Warum also nicht das Gehäuse des Sensors aus Kunststoff drucken, um es in beliebiger Form herstellen zu können? Genau das hat ein Forschungsteam vom Zentrum für additive Produktion am Fraunhofer-Institut für Produktionstechnik und Automatisierung IPA nun getan. Unterstützt wurde es dabei von Mitarbeitenden des Kunststoffmaschinenherstellers Arburg GmbH & Co. KG sowie des Sensor- und Automatisierungsspezialisten Balluff GmbH.

Für das Gehäuse des Sensors war ein Kunststoff mit hoher Durchschlagfestigkeit und flammhemmenden Eigenschaften gefordert. Die Fachleute wählten den teilkristallinen Kunststoff Polybutylenterephthalat (PBT), der standardmäßig als Spritzgusswerkstoff für die Herstellung von Elektronikgehäusen eingesetzt wird. Allerdings wurde eine solche Materialtype bislang nicht für den 3D-Druck verwendet, sodass Pionierarbeit nötig war.

Leiterbahnen im 3D-gedruckten Gehäuse

Der Kunststoff kam als Granulat in den Freeformer, das industrielle additive Fertigungssystem von Arburg. Dieser verfügt im Gegensatz zu vielen anderen 3D-Druckern über eine Materialaufbereitung mit spezieller Plastifizierschnecke. Nach dem Aufschmelzen des Standard-Granulats folgte das werkzeuglose Freiformen: Ein hochfrequent getakteter Düsenverschluss trug kleinste Kunststofftropfen aus, die mit Hilfe eines beweglichen Bauteilträgers exakt positioniert werden konnten.

Auf diese Weise entstanden im Freeformer Schicht für Schicht dreidimensionale Bauteile mit Kavitäten, in die während des Druckprozesses Bauteile eingelegt werden konnten. Um dies zu ermöglichen, unterbrach der Freeformer den Bauprozess automatisch in den jeweiligen Schichten, sodass es möglich war Spule, Platine und Stecker passgenau zu integrieren.

Mit einem Dispenser konnten im Anschluss in einer separaten Anlage die Leiterbahnen aus Silber im Inneren des Gehäuses erzeugt werden. Schlussendlich wurden die Kavitäten mit dem Freeformer überdruckt und mit Polyurethan vergossen.

Demonstratoren auf Herz und Nieren getestet

Das Team stellte auf diese Weise mehr als 30 Demonstratoren der individualisierten Sensoren her, um sie anschließend auf Herz und Nieren zu testen: Die Bauteile mussten etwa Temperaturwechsel und Vibrationen verkraften, sie mussten wasserdicht sein und einen elektrischen Isolationstest bestehen.

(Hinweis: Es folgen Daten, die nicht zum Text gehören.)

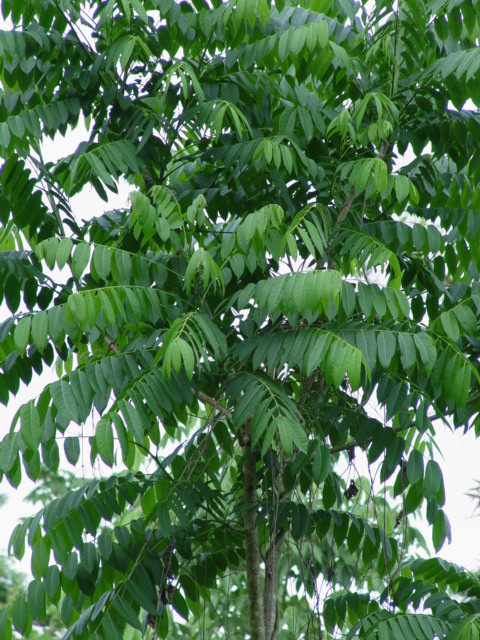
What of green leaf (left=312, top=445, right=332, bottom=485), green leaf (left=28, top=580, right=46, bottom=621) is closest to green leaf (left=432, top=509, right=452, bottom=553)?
green leaf (left=312, top=445, right=332, bottom=485)

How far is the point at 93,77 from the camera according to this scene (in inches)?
95.5

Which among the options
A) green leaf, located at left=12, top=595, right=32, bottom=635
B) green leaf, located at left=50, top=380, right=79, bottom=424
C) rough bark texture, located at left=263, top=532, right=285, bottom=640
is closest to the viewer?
green leaf, located at left=50, top=380, right=79, bottom=424

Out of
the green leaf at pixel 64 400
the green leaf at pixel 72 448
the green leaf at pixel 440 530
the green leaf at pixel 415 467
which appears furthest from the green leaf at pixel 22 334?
the green leaf at pixel 440 530

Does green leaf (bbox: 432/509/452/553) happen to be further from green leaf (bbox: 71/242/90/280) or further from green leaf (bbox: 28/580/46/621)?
green leaf (bbox: 71/242/90/280)

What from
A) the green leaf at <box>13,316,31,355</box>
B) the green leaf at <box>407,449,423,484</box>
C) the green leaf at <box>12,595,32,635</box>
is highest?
the green leaf at <box>13,316,31,355</box>

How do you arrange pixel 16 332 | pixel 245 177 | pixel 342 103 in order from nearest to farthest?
pixel 16 332 < pixel 245 177 < pixel 342 103

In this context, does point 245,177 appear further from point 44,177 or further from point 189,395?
point 189,395

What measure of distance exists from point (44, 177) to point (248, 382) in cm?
84

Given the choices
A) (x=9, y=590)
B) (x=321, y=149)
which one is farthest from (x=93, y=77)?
(x=9, y=590)

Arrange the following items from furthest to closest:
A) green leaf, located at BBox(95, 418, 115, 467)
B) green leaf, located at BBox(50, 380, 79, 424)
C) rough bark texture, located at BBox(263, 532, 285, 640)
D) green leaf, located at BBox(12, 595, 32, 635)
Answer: rough bark texture, located at BBox(263, 532, 285, 640) → green leaf, located at BBox(12, 595, 32, 635) → green leaf, located at BBox(50, 380, 79, 424) → green leaf, located at BBox(95, 418, 115, 467)

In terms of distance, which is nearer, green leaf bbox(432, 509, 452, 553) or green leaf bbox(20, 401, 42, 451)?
green leaf bbox(20, 401, 42, 451)

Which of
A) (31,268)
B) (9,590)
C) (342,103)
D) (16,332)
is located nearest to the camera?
(16,332)

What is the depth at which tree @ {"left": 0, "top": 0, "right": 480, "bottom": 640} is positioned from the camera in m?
1.97

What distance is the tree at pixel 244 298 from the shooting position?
197cm
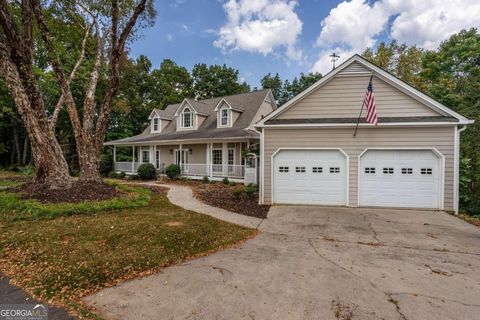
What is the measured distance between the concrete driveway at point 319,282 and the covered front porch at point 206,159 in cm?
867

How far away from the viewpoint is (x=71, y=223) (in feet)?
20.8

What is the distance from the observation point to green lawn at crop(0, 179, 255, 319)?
3.48 meters

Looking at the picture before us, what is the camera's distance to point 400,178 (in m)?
8.71

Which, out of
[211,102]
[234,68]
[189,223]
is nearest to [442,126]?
[189,223]

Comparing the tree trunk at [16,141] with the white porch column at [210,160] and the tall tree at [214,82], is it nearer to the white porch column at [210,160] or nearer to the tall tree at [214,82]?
the tall tree at [214,82]

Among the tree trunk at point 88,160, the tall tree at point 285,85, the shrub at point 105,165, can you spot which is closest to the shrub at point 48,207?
the tree trunk at point 88,160

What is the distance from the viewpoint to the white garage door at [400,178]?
27.9ft

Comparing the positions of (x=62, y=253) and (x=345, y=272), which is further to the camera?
(x=62, y=253)

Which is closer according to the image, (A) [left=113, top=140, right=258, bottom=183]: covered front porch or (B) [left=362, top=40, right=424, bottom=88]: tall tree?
(A) [left=113, top=140, right=258, bottom=183]: covered front porch

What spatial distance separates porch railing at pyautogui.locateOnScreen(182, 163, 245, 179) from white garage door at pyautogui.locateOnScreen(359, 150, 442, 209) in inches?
306

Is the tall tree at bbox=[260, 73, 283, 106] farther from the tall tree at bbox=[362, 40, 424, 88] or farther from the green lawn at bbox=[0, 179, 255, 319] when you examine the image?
the green lawn at bbox=[0, 179, 255, 319]

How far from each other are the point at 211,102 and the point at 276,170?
1462 centimetres

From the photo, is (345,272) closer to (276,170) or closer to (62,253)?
(62,253)

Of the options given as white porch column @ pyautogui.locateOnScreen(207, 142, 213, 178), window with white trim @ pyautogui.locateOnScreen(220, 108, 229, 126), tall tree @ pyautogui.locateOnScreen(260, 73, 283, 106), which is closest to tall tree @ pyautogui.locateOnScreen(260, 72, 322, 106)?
tall tree @ pyautogui.locateOnScreen(260, 73, 283, 106)
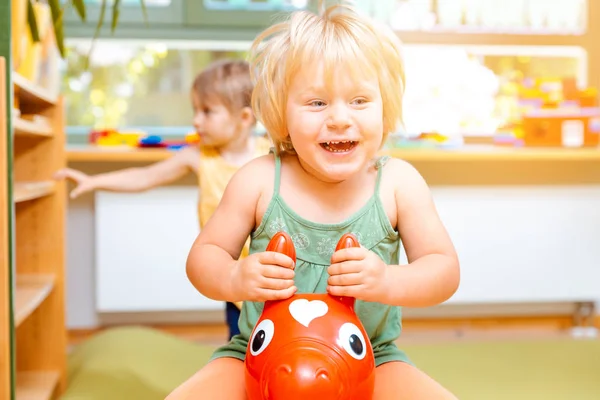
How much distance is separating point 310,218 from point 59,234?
3.66 ft

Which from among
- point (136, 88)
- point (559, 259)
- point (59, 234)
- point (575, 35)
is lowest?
point (559, 259)

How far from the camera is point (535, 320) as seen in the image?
3.05 metres

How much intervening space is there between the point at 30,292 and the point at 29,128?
41 cm

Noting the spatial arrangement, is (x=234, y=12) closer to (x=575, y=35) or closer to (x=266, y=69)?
(x=575, y=35)

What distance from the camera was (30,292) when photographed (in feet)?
5.72

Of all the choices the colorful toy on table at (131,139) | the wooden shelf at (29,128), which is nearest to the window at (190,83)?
the colorful toy on table at (131,139)

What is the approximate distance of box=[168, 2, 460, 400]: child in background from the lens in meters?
0.96

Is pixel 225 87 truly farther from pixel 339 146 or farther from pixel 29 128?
pixel 339 146

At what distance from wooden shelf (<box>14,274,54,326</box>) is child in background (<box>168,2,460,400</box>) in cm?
61

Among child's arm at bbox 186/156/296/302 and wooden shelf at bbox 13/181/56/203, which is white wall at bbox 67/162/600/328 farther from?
child's arm at bbox 186/156/296/302

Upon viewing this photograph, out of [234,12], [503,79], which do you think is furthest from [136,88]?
[503,79]

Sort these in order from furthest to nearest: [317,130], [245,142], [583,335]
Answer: [583,335]
[245,142]
[317,130]

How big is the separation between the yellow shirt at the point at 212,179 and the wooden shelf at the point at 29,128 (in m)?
0.38

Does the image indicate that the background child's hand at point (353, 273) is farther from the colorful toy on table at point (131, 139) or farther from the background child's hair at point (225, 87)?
the colorful toy on table at point (131, 139)
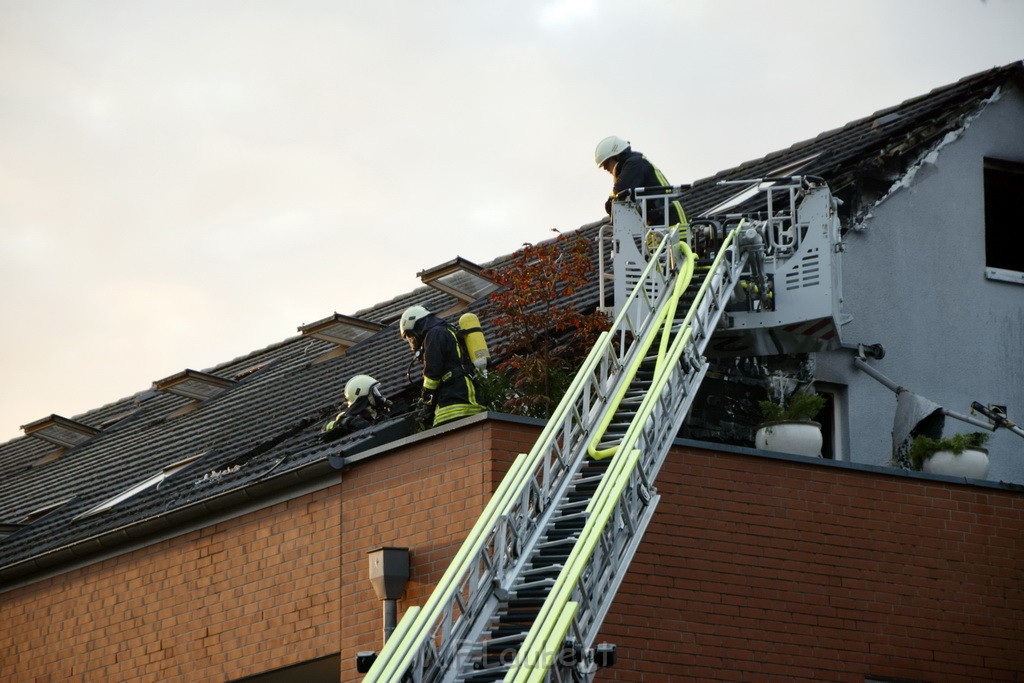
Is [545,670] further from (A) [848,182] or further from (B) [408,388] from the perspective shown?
(A) [848,182]

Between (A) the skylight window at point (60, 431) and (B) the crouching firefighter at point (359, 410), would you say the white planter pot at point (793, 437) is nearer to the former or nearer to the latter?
(B) the crouching firefighter at point (359, 410)

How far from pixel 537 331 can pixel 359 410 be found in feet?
5.91

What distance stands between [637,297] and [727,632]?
2.77 m

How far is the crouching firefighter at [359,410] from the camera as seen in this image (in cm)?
1477

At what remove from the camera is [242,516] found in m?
14.1

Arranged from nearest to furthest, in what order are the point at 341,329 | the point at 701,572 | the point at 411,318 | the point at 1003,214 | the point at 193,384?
the point at 701,572 < the point at 411,318 < the point at 1003,214 < the point at 341,329 < the point at 193,384

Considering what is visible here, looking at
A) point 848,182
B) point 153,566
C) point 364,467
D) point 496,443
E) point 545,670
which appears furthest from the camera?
point 848,182

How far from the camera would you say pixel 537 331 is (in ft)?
47.0

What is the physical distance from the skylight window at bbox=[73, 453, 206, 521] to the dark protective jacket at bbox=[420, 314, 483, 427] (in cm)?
487

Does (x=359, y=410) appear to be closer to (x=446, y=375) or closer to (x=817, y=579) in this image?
(x=446, y=375)

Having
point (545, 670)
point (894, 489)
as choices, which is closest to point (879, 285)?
point (894, 489)

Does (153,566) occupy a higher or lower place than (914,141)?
lower

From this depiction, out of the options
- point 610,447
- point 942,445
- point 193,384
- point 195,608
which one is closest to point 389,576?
point 610,447

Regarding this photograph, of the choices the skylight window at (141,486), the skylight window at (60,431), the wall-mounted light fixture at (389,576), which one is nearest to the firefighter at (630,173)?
the wall-mounted light fixture at (389,576)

Durch Optimierung von Design und Herstellungsprozess wurden die Tests am Ende erfolgreich absolviert.

Das Forschungsprojekt „Elektronische Funktionsintegration in additiv gefertigte Bauteile“ hatte eine Laufzeit von anderthalb Jahren. Stefan Pfeffer, der das Projekt am Fraunhofer IPA verantwortete, forscht derzeit in Kooperation mit Arburg daran, wie zukünftig auch leitfähige Kunststoffe eingesetzt werden können, um weitere Anwendungsfelder zu erschließen.

Die Additive Fertigung/3D-Druck zählt übrigens zu den Kernkompetenzen des Fraunhofer IPA, das im Internet einen Überblick über die vielen verschiedenen Projekte gibt. An welche weiteren Entwicklungen Arburg beim Freeformer gerade arbeitet, erklärte Freeformer-Vertriebsleiter Lukas Pawelczyk vor kurzem im Exklusiv-Interview mit der K-ZEITUNG.